The etiology of renal medullary carcinoma is still not completely understood. However, the majority of individuals diagnosed with this type of cancer have had sickle cell trait, in which the person carries one normal copy of the hemoglobin A gene and one copy of the hemoglobin A gene harboring the genetic mutation found in sickle cell disease. These individuals do not have sickle cell disease but can manifest symptoms such as kidney damage over the course of their lives. The other genetic or environmental factors that contribute to the risk of renal medullary carcinoma are unknown.
Mechanism
The finding that virtually all people affected by renal medullary carcinoma carry at least one copy of the HbS mutation suggests that sickle cell trait somehow predisposes to this type of cancer. The precise mechanism is unknown, however red blood cells with a sickle cell configuration have been identified in pathology specimens.
Diagnosis
The diagnosis of renal medullary carcinoma is typically made after individuals with sickle cell trait present with the typical signs and symptoms outlined above, in combination with radiographic imaging studies and ultimately surgical biopsy and pathological examination of the tumor. Findings on radiographic examination are non-specific and can reveal a mass deep within the kidney. Histopathology studies show a distinctive pattern that can be distinguished from other renal tumors.
Classification
Renal medullary carcinoma has been termed "the seventh sickle cell nephropathy" because it is found almost exclusively in individuals with sickle cell trait or occasionally in those with sickle cell disease.
Prevention
Renal medullary carcinoma is extremely rare and it is not currently possible to predict those individuals with sickle cell trait who will eventually develop this cancer.
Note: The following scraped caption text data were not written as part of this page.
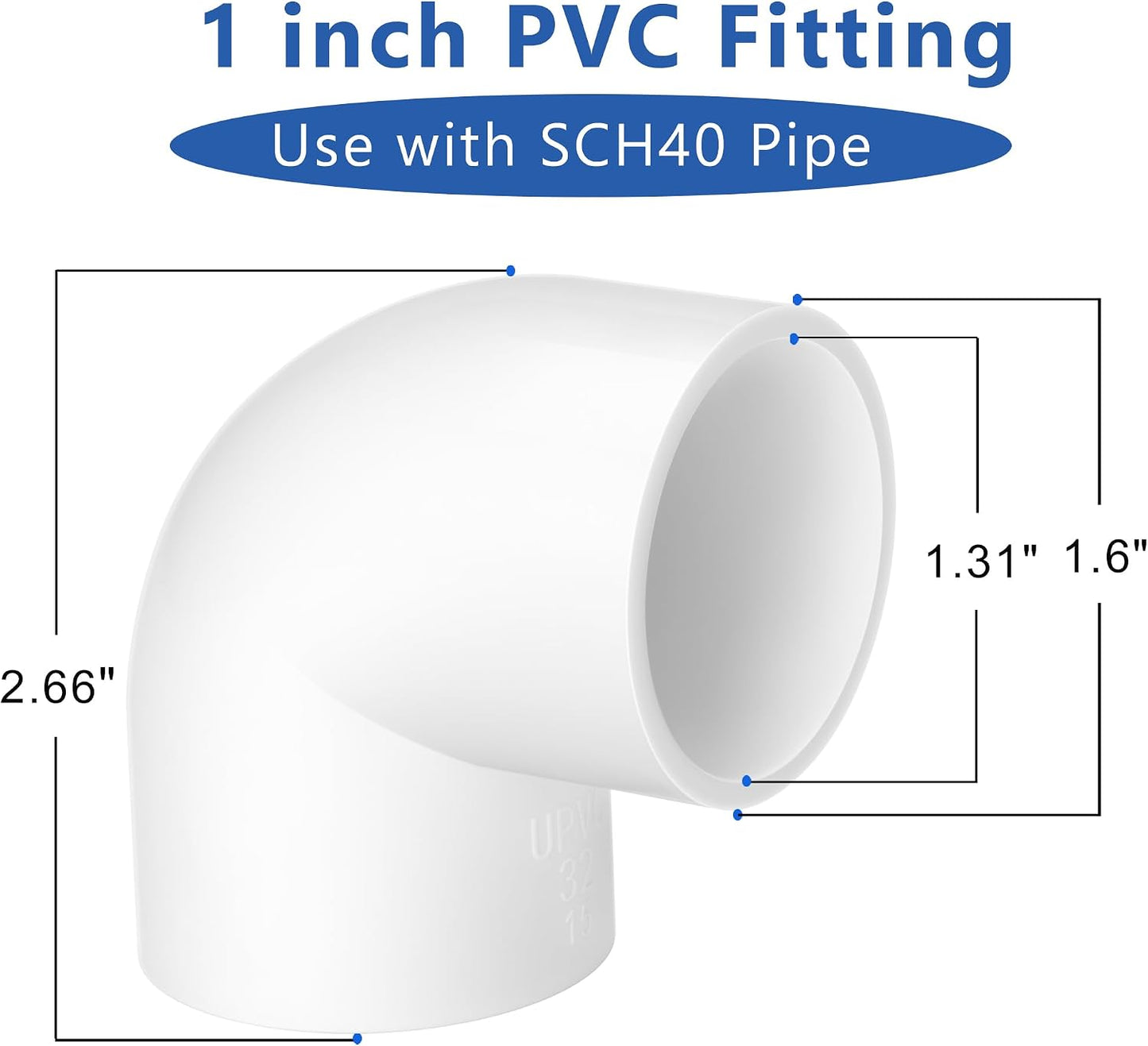 Conector T PVC 1pulg SCH40 90 grados paquete 6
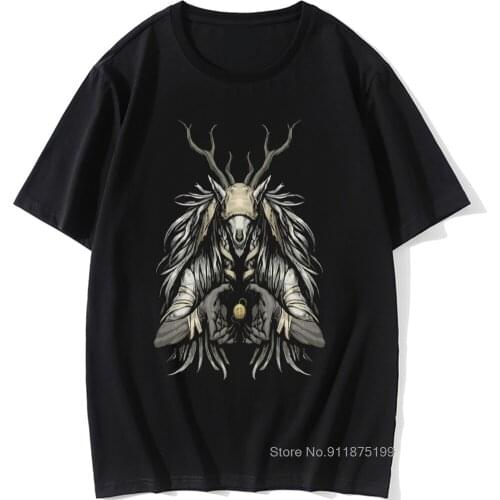 Mens Tops T Shirt The Supplicant Premium Cotton Tshirts Vicar Amelia Bloodborne Scary Harajuku Halloween T Shirt Graphic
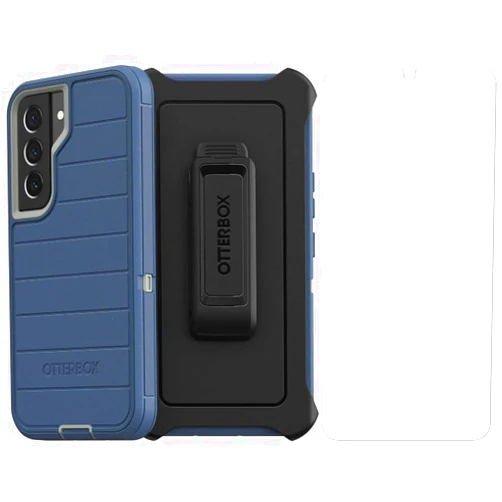 OtterBox Samsung Galaxy S22 (Only) - Defender Series Case - Fort Blue - with Screen Protector - Holster Clip Included - Microbial Defense Protection - Non-Retail Packaging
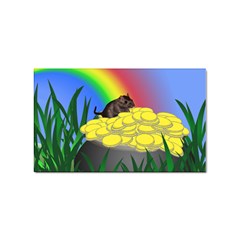 Pot Of Gold With Gerbil Sticker (rectangle) by designedwithtlc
It is hoped that early detection could result in better outcomes but screening is not feasible.
Management
This cancer is typically aggressive, presents at an advanced stage when the cancer has already metastasized, and is resistant to chemotherapy. It therefore poses a significant management challenge. Current treatment options include surgical resection and chemotherapy with a variety of agents, including ifosfamide, etoposide, carboplatin, and topotecan. A recent study looked at the use of methotrexate, vinblastine, doxorubicin, and cisplatin in 3 patients and saw a partial response and longer survival than historical reports. Carboplatin, gemcitibine, and paclitaxel provided a complete response in a patient with advanced disease. The role of radiation is unclear; some tumors have shown a response to radiation. Due to the apparent propensity for the tumor to spread to the central nervous system, it has been suggested that prophylactic craniospinal irradiation should be considered.
Prognosis
Since the cancer most often presents at an advanced stage, prognosis is generally very poor, with median survival times of 3 months. Longer survival of beyond one year was reported in one patient and of up to eight years in one individual whose tumor was well circumscribed and non-metastatic at the time of diagnosis, suggesting that early detection could dramatically improve survival.
Epidemiology
As of 2009, there have been approximately 120 reported cases of renal medullary carcinoma. In every instance except for one, the patients were positive for cell sickling. Wilms' tumor, the most common renal tumor of childhood, is responsible for 6-7% of childhood cancer whereas all remaining primary renal tumors collectively account for less than 1% of all childhood cancer and less than 10% of primary kidney tumors in childhood.
History
Renal medullary carcinoma was first described as a clinicopathologic entity in 1995.